Property News/ 18 November 2014 No comments

Today, feng shui has been inaccurately associated with the practice of understanding if a home, property or general area is considered “good”, “bad”, “auspicious” or “inauspicious”.

These terms get thrown around so much, people tend to lose logic and rationale in the rush to fulfil certain “feng shui criteria”. To optimise effectiveness of feng shui, it is important for one to understand that it is not just about making money or enhancing “good luck”, but so much more.

To begin understanding the subject, one should ask three simple questions when studying a property and its land – What exactly is bad? How bad is it? Why is it bad to begin with?

More often than not, knowing something to be simply good or bad creates a lot of misunderstanding, paranoia or fear. That is not what feng shui is about. Rather than getting absorbed into the fear of how having the wrong interior design in your house can affect the Qi, you should examine these five property feng shui features that are common to every home and the undesirable factors to avoid in your current or future property.

The main door

After the environment, the main door, along with the kitchen and bedroom, form the three important factors in feng shui. These are the three main features of a property that every feng shui consultant must evaluate.

Records from a data collection:

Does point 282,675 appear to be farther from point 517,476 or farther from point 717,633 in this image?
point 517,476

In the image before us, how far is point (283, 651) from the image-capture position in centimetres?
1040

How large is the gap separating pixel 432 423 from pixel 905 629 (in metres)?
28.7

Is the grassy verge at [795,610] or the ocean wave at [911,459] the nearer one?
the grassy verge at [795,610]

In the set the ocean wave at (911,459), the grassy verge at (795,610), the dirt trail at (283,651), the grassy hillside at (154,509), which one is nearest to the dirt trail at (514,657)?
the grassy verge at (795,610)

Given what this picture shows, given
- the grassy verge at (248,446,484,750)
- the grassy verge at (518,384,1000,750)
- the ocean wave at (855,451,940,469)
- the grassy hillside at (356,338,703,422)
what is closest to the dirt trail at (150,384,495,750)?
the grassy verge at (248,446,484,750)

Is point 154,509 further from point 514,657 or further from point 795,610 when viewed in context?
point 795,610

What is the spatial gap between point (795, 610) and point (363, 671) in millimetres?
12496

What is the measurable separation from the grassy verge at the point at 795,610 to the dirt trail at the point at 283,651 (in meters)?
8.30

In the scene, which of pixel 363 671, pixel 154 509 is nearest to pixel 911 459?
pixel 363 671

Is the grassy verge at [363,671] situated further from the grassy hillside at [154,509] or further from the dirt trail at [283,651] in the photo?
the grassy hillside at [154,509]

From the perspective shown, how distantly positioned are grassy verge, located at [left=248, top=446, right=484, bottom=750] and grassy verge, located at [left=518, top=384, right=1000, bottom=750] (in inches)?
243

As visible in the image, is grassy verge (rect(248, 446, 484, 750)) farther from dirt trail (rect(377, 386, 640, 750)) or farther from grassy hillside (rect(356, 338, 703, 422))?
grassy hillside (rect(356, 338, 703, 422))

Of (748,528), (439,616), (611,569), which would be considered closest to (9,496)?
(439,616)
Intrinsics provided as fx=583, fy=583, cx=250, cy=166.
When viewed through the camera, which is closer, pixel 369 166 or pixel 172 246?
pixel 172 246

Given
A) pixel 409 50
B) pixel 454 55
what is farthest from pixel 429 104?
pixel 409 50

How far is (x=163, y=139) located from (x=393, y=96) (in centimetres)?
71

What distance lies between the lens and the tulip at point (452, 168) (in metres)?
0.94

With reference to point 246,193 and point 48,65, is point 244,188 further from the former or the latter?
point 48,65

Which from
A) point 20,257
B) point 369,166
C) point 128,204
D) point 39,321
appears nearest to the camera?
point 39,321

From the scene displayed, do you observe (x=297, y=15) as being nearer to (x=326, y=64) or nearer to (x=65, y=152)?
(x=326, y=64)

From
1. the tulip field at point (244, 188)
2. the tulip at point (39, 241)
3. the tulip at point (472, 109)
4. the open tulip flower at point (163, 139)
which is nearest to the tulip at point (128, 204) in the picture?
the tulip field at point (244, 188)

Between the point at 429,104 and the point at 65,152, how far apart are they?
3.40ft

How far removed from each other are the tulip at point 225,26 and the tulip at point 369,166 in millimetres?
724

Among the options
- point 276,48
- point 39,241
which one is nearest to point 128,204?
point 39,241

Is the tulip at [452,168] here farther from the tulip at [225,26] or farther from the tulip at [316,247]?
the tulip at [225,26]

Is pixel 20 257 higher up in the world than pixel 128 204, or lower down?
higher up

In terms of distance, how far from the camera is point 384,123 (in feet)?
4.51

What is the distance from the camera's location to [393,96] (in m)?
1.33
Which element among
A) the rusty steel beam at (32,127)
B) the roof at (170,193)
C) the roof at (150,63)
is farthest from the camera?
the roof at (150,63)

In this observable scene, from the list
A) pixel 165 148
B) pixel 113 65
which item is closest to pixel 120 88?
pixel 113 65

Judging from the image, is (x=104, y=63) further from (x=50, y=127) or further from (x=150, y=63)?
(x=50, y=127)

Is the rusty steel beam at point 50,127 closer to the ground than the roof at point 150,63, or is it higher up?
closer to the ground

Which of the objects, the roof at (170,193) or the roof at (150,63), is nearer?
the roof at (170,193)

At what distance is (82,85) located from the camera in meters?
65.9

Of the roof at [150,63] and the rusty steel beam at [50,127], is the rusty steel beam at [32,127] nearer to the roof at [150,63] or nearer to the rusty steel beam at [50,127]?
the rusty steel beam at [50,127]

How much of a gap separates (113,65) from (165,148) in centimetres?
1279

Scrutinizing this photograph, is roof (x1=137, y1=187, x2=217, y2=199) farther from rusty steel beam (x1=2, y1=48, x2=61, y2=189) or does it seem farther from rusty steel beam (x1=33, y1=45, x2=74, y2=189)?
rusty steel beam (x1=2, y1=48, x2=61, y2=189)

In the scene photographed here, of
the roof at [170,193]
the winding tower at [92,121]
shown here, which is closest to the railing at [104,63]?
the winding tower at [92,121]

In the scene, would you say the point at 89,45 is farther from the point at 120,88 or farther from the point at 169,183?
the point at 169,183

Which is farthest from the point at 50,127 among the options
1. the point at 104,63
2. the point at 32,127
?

**What you need to do:**
[a] Rewrite the stretch of the feng shui article from "These terms get" through "or future property.", putting "anxiety" in place of "paranoia".
[b] Extend the feng shui article beyond its final sentence.

**Final results:**
[a]
These terms get thrown around so much, people tend to lose logic and rationale in the rush to fulfil certain “feng shui criteria”. To optimise effectiveness of feng shui, it is important for one to understand that it is not just about making money or enhancing “good luck”, but so much more.

To begin understanding the subject, one should ask three simple questions when studying a property and its land – What exactly is bad? How bad is it? Why is it bad to begin with?

More often than not, knowing something to be simply good or bad creates a lot of misunderstanding, anxiety or fear. That is not what feng shui is about. Rather than getting absorbed into the fear of how having the wrong interior design in your house can affect the Qi, you should examine these five property feng shui features that are common to every home and the undesirable factors to avoid in your current or future property.

[b]
The main door is an important key feature, as it is essentially the Qi mouth of the property. When evaluating this feature, do not just look into the property, but out as well. Simply stand at the door, look out from within the property and check if any negative forms are within sight in that view.

If you see a tall structure like a lamp post within sight from the main door, then you have a possible case of Piercing Heart Sha. This can affect the health and career of the occupants.

Another negative feature to avoid is the sight of a narrow gap between houses, usually as a result of two houses built close together. This is a mini version of Tian Zhan Sha (Crack in the Sky Sha).

It is also not recommended to have the main door overshadowed by thick foliage from trees, causing the property to be under a perpetual shadow. This creates Yin Sha, which affects the mental health of the residents.

These are some of the highly undesirable external factors affecting the main door and one should avoid buying a property with these factors present.

Kitchen

Since the kitchen represents life and health of the people living in the property, it is essential that the residents only consume good food to ensure great health. A badly located kitchen usually brings poor health for the residents. Hence, the kitchen should never be located in the central place or the Heavenly Heart of the home. Having a kitchen in these areas of the property is like giving the property a constant heartburn, creating instability and long-term nagging health problems. The kitchen should always be located at the side of the house, and never in the centre.

Aside from the general location of the kitchen, one should also evaluate the layout within the kitchen. Ensure that the stove is not located in front of any door or doorway entering the kitchen. This is like a mini T-junction causing the Qi to rush in the door, hitting the stove and imbuing the cooked food with Sha Qi. If possible, move the stove away from the kitchen door.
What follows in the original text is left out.